Live setting controls
| keys | adjusts |
|---|---|
1 / 2 |
terrain hue |
3 / 4 |
mountain range frequency |
, / . |
mountain roughness (flat mesas ↔ jagged peaks) |
T / Y |
minimum mountain range height |
U / I |
maximum mountain range height |
5 / 6 |
cactus frequency |
7 / 8 |
cactus size variation |
J / K |
minimum cactus size |
N / M |
maximum cactus size |
9 / 0 |
cactus hue |
- / = |
maximum cactus arms |
F |
toggle fullscreen |
ESC |
quit |
Current settings are printed to the terminal as you change them, and an on-screen heads-up display (drawn in the same vector style) lists every setting next to the key(s) that change it. The HUD fades out after 10 seconds with no keypresses and snaps back as soon as you press a key.
All settings (and the rendering distance) are saved to ~/.vectordesert.cfg
on exit and reloaded at startup, so the program resumes with the values from
your last session. Command-line options still override the saved values for
that run.
Bombs
Press Space to drop a bomb. It falls from the sky onto a random spot in
your field of view, between half the rendering distance and the full
rendering distance away. When it strikes the ground it detonates into an
animated, all-vector mushroom cloud twenty times the height of the tallest
mountains, in an extremely bright random hue (additively blended so it
glows):
- an initial blinding fireball,
- a rising stem with climbing vortex rings,
- a billowing cap that stays joined to the stem — a rolling vortex torus whose outer edge curls up and over — and keeps animating as the whole cloud fades away.

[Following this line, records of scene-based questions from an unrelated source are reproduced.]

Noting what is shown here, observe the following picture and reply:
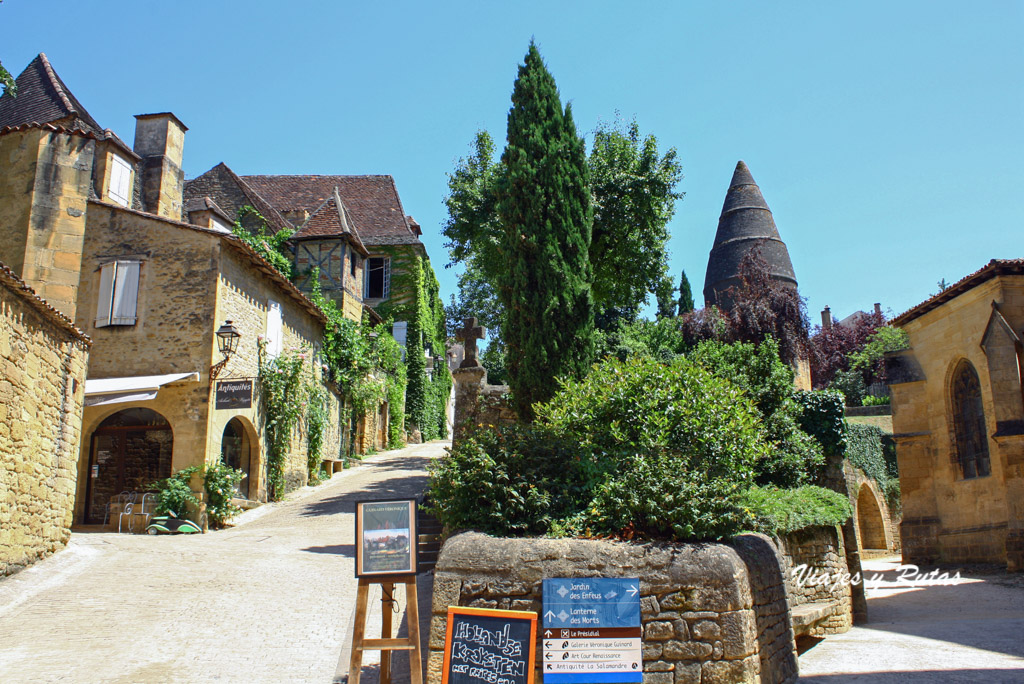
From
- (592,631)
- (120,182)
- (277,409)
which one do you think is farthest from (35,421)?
(120,182)

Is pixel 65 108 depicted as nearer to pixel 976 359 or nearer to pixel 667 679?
pixel 667 679

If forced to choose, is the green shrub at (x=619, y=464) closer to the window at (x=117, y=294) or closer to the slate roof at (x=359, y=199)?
the window at (x=117, y=294)

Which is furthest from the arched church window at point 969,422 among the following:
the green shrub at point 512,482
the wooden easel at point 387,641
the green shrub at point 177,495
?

The blast obliterates every mountain and cactus within the cloud's total radius and gouges a deep crater — a steep-walled bowl with a raised rim thrown up above the surrounding surface — at the impact point. Every bomb leaves its own permanent crater, and craters never erase one another: repeated blasts in the same place accumulate, deepening and reshaping the crater. Drop as many as you like; the clouds animate and dissipate independently.
Notes
- Arms scale with size: the number of arms is derived from a cactus's
normalized size, so the smallest cacti always have the fewest arms (down
to a bare trunk) and the largest always reach
max-arms. - The world is generated procedurally from a hash-based value-noise height field, so it is effectively infinite — the camera flies forever. As well as mountain ranges rising above the plain, the terrain carves valleys and basins below it (and bomb craters), so it has real depth, not just relief.

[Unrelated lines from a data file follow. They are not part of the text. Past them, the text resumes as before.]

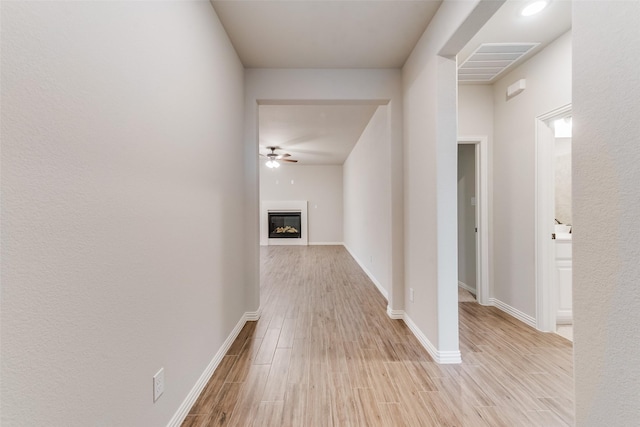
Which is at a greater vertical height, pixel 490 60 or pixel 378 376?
pixel 490 60

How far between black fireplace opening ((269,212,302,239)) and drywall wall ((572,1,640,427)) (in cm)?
790

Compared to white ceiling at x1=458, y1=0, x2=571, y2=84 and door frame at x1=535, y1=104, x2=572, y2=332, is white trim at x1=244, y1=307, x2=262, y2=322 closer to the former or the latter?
door frame at x1=535, y1=104, x2=572, y2=332

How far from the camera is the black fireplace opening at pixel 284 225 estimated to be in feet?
28.5

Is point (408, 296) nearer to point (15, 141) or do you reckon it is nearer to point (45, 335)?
point (45, 335)

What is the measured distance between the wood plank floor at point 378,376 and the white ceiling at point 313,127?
2600mm

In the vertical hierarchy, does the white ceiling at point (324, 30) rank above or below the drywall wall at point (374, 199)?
above

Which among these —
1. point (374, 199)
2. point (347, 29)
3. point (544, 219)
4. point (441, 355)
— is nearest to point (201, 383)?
point (441, 355)

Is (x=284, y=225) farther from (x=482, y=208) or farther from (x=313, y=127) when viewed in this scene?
(x=482, y=208)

- Distance fog fades distant geometry into the dusk sky for depth.
Performance
The renderer is built for throughput at large draw distances:
- All wireframe segments for a frame are collected into one vertex/colour
array and drawn with a single
glDrawArrays(GL_LINES)per mesh, instead of per-object immediate-modeglBegin/glEnd. - Terrain and cactus meshes are cached and only rebuilt when a relevant setting changes or the camera leaves the cached region; most frames do no geometry work at all.
- Terrain uses a cell budget (level of detail): the grid spacing grows with the rendering distance, so the cell count stays bounded as the radius scales up.
- Each terrain vertex's height is computed once and shared by its edges (no redundant noise evaluations).
- Cacti render out to the full rendering distance (like the terrain), but drop ring facets and trunk segments with distance so far-off ones stay cheap. The distance fade is done by hardware fog rather than the CPU.